Health checks for the TV programme revealed what I had been trying to ignore - my blood pressure had skyrocketed, and tests showed I was right on the edge of getting type 2 diabetes.
Chris was understandably worried, seeing my explosive weight gain as a sign that I must be unhappy. He begged me to do something about it.
So I tried but it was almost impossible. Even with all my knowledge, it required a superhuman effort to get the numbers on the scales to shift at all.
Because look into dieting in any depth and you will find not just a total lack of consensus about what works and what doesn't but wild, angry arguments.
This is ridiculous because the issues are not really very complicated. Compared with questions such as 'how should I raise my children?' and 'how do you make more money?', agreeing on what to eat and how to exercise to feel good, look good and live long shouldn't be hard.
Yet it seemed to be at first. I tried running, but my thighs chafed painfully. So I tried eating a bit less instead, but I was flummoxed without a structure or plan.
I had tried the Paleo diet, where you eat foods that approximate to those of Paleolithic humans - red meat and vegetables, but no farmed grains or processed foods. Yet I found it just wasn't a way of eating I could sustain.
I also knew about the low-carb diet, after reading all the medical research and interviewing experts. But when I tried extreme low-carb dieting for myself, I found existing on meat, fish, eggs and cheese extremely boring, constipating and, in the long term, unhealthy. In short, despite all my efforts, nothing seemed to be working.

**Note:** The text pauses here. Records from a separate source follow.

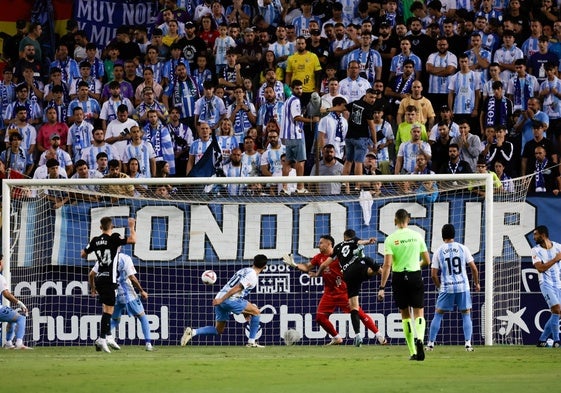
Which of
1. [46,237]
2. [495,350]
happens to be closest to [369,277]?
[495,350]

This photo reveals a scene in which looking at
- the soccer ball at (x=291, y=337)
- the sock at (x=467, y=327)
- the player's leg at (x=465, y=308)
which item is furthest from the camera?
the soccer ball at (x=291, y=337)

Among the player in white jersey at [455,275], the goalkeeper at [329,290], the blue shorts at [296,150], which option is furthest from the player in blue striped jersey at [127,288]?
the blue shorts at [296,150]

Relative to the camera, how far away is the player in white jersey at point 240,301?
72.3ft

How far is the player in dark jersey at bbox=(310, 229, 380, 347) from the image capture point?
73.6ft

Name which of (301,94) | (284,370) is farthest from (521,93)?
(284,370)

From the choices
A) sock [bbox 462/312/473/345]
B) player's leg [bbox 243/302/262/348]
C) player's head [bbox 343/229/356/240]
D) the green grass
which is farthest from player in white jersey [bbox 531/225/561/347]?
player's leg [bbox 243/302/262/348]

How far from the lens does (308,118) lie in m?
26.7

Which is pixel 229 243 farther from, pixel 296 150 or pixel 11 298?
pixel 11 298

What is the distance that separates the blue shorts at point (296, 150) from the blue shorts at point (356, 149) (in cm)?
89

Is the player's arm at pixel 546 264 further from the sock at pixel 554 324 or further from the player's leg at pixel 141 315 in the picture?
the player's leg at pixel 141 315

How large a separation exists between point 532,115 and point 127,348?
30.7 ft

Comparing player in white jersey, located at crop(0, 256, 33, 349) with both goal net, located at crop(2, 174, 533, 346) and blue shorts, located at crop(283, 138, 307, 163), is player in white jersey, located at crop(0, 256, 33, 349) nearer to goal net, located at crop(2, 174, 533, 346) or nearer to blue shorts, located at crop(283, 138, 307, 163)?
goal net, located at crop(2, 174, 533, 346)

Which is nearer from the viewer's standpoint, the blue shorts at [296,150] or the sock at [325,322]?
the sock at [325,322]

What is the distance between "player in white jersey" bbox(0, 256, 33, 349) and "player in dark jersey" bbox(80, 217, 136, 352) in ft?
5.67
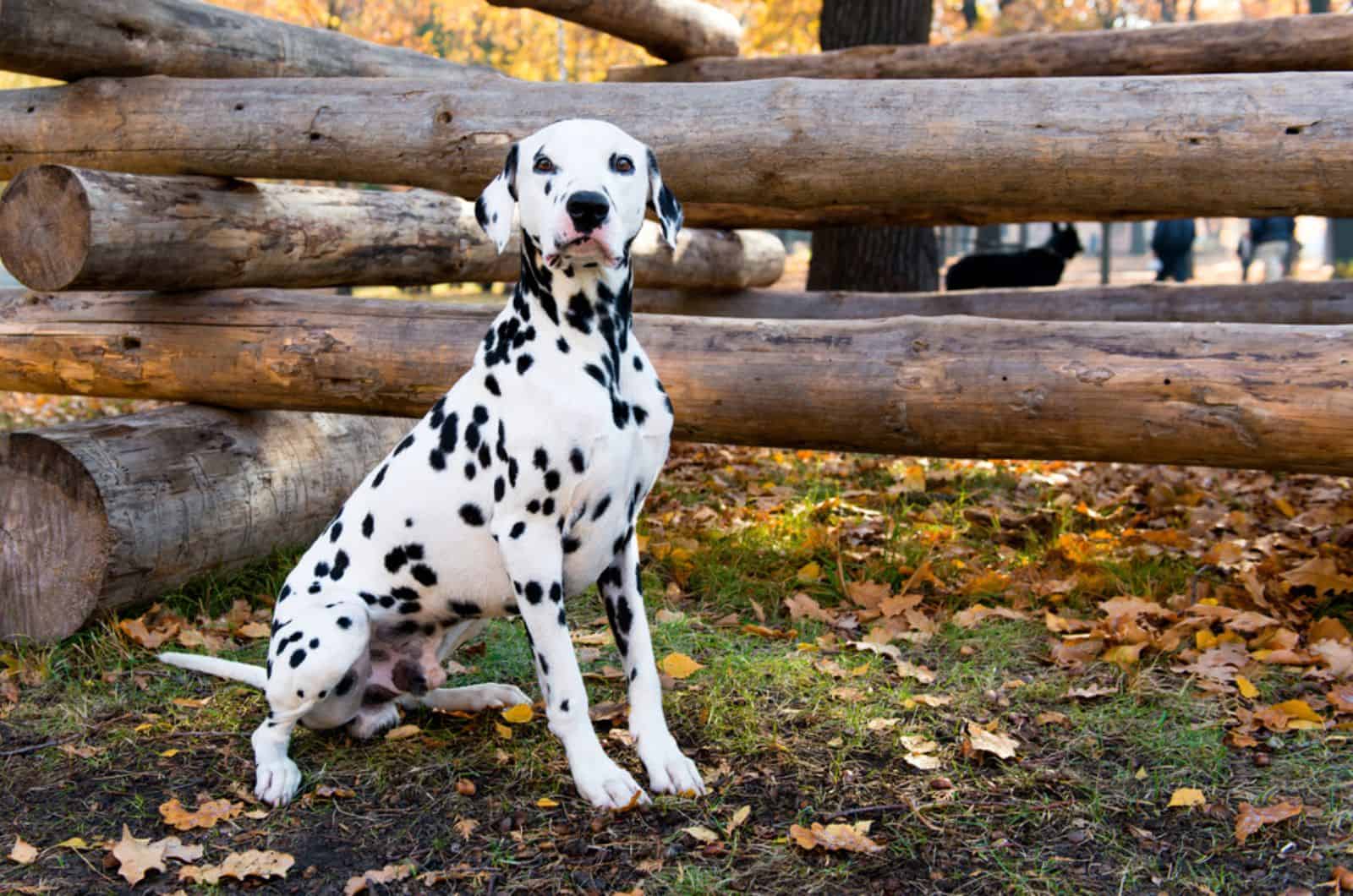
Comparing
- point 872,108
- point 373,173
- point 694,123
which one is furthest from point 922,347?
point 373,173

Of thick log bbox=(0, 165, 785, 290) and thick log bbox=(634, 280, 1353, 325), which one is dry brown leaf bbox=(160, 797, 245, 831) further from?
thick log bbox=(634, 280, 1353, 325)

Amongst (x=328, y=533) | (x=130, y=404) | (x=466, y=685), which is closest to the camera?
(x=328, y=533)

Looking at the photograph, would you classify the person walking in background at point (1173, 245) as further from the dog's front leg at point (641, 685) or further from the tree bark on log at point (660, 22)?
the dog's front leg at point (641, 685)

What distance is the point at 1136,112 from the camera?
443 cm

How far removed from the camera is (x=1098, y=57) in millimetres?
7129

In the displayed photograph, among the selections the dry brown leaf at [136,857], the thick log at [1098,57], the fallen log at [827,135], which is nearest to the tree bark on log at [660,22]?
the thick log at [1098,57]

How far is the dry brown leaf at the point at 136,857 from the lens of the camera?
311cm

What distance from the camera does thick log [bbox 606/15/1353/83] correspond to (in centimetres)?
658

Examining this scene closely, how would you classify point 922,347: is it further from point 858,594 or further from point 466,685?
point 466,685

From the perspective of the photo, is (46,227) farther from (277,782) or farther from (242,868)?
(242,868)

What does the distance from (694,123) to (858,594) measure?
2047 mm

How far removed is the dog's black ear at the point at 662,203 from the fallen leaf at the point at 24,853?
241 centimetres

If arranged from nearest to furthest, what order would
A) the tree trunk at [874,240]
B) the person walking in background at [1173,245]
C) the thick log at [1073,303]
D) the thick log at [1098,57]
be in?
the thick log at [1098,57] → the thick log at [1073,303] → the tree trunk at [874,240] → the person walking in background at [1173,245]

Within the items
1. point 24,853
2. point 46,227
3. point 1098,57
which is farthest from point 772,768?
point 1098,57
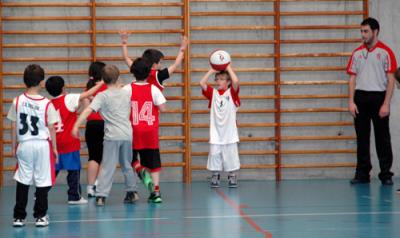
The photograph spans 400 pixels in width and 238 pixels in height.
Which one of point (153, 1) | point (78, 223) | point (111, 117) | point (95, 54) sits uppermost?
point (153, 1)

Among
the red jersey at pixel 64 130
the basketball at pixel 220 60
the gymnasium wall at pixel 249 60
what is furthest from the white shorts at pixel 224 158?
the red jersey at pixel 64 130

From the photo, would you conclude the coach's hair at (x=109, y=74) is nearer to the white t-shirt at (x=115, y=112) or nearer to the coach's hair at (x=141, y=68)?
the white t-shirt at (x=115, y=112)

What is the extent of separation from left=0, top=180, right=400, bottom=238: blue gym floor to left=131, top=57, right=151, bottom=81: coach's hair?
4.59 feet

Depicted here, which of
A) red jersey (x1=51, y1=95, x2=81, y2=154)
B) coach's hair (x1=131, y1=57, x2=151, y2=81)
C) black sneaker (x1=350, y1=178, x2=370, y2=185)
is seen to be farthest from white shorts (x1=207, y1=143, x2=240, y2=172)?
red jersey (x1=51, y1=95, x2=81, y2=154)

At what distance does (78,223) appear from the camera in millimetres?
8094

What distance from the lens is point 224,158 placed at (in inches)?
452

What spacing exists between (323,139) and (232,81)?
76.9 inches

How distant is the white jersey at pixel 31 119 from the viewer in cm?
782

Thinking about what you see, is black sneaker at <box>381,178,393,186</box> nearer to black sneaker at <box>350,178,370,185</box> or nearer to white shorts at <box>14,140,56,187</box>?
black sneaker at <box>350,178,370,185</box>

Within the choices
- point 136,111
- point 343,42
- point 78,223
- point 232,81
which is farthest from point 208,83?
point 78,223

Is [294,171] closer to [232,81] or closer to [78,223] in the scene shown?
[232,81]

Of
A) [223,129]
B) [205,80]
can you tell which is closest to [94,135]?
[205,80]

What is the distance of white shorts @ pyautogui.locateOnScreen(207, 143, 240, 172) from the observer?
11453mm

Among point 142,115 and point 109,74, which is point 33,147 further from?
point 142,115
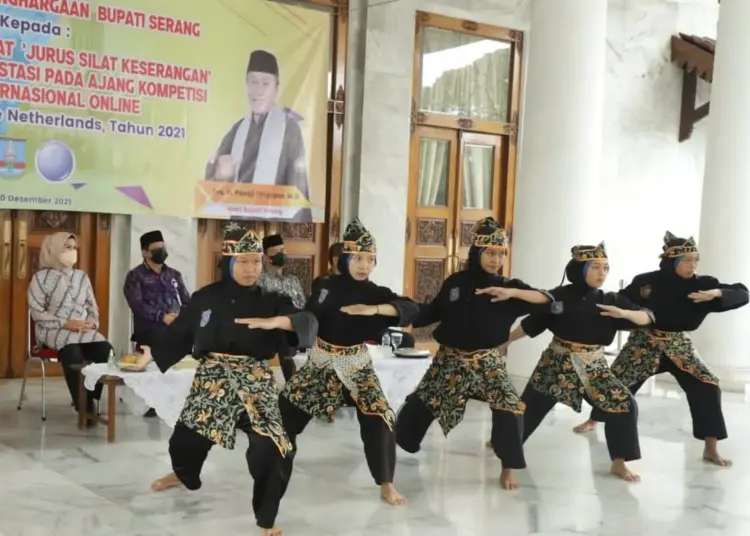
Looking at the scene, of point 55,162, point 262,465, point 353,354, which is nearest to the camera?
point 262,465

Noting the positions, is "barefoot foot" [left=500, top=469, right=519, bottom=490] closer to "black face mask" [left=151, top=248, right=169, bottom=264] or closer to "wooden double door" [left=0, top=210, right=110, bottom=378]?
"black face mask" [left=151, top=248, right=169, bottom=264]

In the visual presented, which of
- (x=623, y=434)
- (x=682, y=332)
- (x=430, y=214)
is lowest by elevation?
(x=623, y=434)

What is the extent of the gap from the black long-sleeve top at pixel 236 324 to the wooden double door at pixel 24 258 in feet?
11.9

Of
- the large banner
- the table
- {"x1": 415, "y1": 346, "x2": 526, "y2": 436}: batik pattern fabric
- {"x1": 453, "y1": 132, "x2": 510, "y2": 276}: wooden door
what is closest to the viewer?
{"x1": 415, "y1": 346, "x2": 526, "y2": 436}: batik pattern fabric

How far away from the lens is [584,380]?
5230 millimetres

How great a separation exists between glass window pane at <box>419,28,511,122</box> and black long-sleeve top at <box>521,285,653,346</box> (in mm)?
4217

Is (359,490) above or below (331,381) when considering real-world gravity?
below

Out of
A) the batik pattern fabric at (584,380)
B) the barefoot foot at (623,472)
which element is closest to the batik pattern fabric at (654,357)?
the batik pattern fabric at (584,380)

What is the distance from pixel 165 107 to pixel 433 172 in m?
2.69

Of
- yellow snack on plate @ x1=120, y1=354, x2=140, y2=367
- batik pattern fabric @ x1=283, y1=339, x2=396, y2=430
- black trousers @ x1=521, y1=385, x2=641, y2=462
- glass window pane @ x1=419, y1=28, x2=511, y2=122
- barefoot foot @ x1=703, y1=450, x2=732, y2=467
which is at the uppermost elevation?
glass window pane @ x1=419, y1=28, x2=511, y2=122

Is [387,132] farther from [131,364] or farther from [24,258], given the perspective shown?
[131,364]

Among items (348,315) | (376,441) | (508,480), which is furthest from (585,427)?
(348,315)

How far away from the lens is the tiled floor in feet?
13.9

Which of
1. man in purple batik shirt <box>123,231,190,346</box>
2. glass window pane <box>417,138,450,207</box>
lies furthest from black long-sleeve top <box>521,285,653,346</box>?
glass window pane <box>417,138,450,207</box>
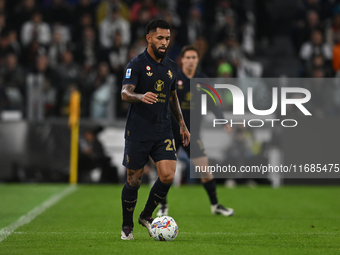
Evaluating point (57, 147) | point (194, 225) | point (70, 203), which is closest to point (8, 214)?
point (70, 203)

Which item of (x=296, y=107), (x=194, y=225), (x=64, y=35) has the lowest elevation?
(x=194, y=225)

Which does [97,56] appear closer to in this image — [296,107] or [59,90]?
[59,90]

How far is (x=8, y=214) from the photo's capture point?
8.56 metres

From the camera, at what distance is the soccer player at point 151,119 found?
604 centimetres

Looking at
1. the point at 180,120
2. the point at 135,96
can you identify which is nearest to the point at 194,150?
the point at 180,120

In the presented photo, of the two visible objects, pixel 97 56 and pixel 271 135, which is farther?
pixel 97 56

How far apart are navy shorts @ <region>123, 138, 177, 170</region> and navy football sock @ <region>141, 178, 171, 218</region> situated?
1.10ft

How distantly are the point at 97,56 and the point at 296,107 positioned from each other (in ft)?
19.7

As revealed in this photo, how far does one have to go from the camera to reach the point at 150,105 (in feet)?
20.1

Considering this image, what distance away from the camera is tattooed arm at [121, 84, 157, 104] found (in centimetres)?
550

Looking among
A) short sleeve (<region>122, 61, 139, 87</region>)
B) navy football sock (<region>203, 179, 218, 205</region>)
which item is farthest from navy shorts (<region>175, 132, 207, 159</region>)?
short sleeve (<region>122, 61, 139, 87</region>)

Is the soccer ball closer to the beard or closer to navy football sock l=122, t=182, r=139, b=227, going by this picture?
navy football sock l=122, t=182, r=139, b=227

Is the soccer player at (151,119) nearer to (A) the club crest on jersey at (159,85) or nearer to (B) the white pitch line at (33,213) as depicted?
(A) the club crest on jersey at (159,85)

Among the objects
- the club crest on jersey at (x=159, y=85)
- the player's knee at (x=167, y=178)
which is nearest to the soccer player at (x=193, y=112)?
the player's knee at (x=167, y=178)
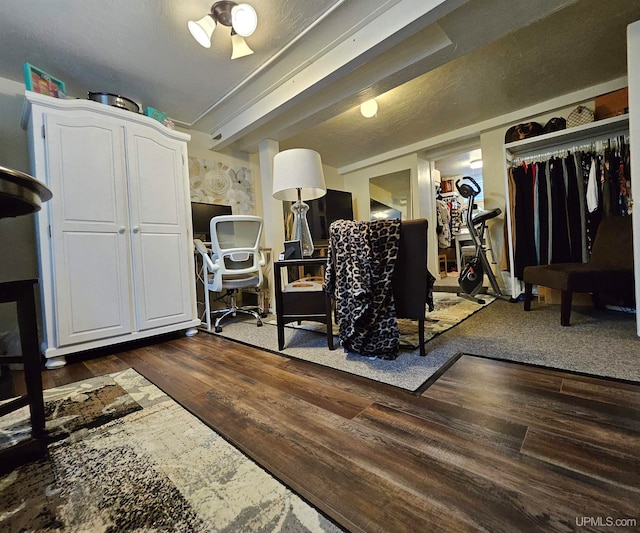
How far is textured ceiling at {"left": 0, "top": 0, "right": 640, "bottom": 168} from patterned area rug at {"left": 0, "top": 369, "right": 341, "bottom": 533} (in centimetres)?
229

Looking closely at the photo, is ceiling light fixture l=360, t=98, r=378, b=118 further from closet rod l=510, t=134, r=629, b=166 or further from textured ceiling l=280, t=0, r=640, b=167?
closet rod l=510, t=134, r=629, b=166

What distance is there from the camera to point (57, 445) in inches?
39.3

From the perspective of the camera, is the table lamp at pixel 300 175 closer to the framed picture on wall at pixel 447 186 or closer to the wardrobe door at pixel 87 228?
the wardrobe door at pixel 87 228

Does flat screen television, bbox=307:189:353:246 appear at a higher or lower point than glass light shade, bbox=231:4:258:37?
lower

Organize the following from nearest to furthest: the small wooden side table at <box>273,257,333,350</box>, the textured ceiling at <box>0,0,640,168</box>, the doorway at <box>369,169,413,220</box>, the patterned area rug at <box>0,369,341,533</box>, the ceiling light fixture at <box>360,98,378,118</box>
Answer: the patterned area rug at <box>0,369,341,533</box> < the textured ceiling at <box>0,0,640,168</box> < the small wooden side table at <box>273,257,333,350</box> < the ceiling light fixture at <box>360,98,378,118</box> < the doorway at <box>369,169,413,220</box>

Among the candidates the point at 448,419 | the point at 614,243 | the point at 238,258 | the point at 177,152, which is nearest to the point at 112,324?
the point at 238,258

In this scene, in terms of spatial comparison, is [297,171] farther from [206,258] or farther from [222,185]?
[222,185]

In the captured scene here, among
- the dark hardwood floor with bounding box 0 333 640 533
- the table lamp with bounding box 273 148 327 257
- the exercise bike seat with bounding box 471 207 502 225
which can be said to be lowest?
the dark hardwood floor with bounding box 0 333 640 533

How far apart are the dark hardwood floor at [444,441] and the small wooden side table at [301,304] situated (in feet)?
1.19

Even if the numbers on the scales did dip temporarily, they would quickly creep back up.
The turning point came when I moved away from the U.S. and told myself: "Enough - I'm a doctor, I know how to do this."
It was this personal journey that led me to make the TV series How To Lose Weight Well and ultimately to devise my Definitive Diet.
While the plan is based on my personal experience of dieting and weight gain, I have also drawn on more than a decade of research, interviews, documentary-making and painstaking examination of the scientific literature.
I promise, you really don't need to try another diet because I've done all the hard graft for you.
I've examined just about all the diets out there. And I mean examined. I read almost every diet book, looked into every fad - and as well as most of the major diet plans, I tried various really weird weight-loss regimens.
I don't know any other doctors who have done this. Indeed, the world of fad dieting receives little serious medical scrutiny.
Today, I live between London and America. I'm a lecturer at Fordham University in New York and still make TV programmes with my twin Chris. And I've stayed slim for the past four years, which I'm very proud of.
It's now not hard for me to keep the weight off. Yes, I have to devote a little concentration each day to stop myself eating exactly what I please. But that's all.
Having been there, I don't believe it's your fault you're overweight. But I do believe anyone can get to the weight they want without endangering their health or suffering too much - and I hope my Definitive Diet will help you do that. After all, it's the best of everything I know about weight loss: ideas begged, borrowed, adapted... or learned the hard way.